[Your instructions]: Nothing after the line containing "Yasushi's Niagara Graphics" belongs in the answer; write out exactly every line from the start of the material up to it, including it.

=====

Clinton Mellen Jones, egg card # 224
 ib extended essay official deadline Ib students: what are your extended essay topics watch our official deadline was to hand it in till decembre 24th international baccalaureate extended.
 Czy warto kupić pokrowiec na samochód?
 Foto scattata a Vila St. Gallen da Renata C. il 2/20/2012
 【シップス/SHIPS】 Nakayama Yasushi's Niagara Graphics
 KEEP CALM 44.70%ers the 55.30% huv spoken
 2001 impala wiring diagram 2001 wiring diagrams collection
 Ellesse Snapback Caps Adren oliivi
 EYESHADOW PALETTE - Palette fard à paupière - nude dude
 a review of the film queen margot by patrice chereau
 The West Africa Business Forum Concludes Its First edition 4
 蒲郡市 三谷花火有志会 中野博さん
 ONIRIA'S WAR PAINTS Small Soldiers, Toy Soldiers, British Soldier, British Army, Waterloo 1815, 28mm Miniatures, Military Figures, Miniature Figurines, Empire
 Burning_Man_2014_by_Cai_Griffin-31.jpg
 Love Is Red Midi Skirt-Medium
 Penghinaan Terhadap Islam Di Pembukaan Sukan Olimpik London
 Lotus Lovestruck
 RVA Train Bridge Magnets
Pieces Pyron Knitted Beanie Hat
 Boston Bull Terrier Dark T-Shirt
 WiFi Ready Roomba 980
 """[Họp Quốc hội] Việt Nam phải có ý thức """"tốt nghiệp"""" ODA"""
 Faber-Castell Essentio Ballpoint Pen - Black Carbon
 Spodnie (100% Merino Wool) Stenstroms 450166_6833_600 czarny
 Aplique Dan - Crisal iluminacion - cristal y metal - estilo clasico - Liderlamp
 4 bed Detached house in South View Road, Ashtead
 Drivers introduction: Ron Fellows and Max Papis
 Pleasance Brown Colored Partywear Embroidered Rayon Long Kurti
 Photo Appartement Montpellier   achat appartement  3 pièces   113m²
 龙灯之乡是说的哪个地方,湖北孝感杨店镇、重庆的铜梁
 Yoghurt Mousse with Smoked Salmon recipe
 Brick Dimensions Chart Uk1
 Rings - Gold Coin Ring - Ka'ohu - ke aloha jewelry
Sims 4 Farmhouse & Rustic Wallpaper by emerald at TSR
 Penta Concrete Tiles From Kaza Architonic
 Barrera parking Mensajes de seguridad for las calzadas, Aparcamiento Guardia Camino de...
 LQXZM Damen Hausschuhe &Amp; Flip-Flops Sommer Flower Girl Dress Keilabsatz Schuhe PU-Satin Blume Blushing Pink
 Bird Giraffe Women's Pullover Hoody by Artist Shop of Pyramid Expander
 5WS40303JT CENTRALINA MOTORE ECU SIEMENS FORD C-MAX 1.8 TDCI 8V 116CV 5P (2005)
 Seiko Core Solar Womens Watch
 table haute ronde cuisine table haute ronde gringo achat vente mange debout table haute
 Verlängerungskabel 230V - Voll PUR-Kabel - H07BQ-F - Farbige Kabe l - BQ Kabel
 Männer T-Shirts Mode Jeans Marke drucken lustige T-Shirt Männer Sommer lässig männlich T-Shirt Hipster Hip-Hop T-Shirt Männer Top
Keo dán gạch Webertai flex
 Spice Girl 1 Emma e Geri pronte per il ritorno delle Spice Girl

=====

[Answer section]:
Clinton Mellen Jones, egg card # 224
 ib extended essay official deadline Ib students: what are your extended essay topics watch our official deadline was to hand it in till decembre 24th international baccalaureate extended.
 Czy warto kupić pokrowiec na samochód?
 Foto scattata a Vila St. Gallen da Renata C. il 2/20/2012
 【シップス/SHIPS】 Nakayama Yasushi's Niagara Graphics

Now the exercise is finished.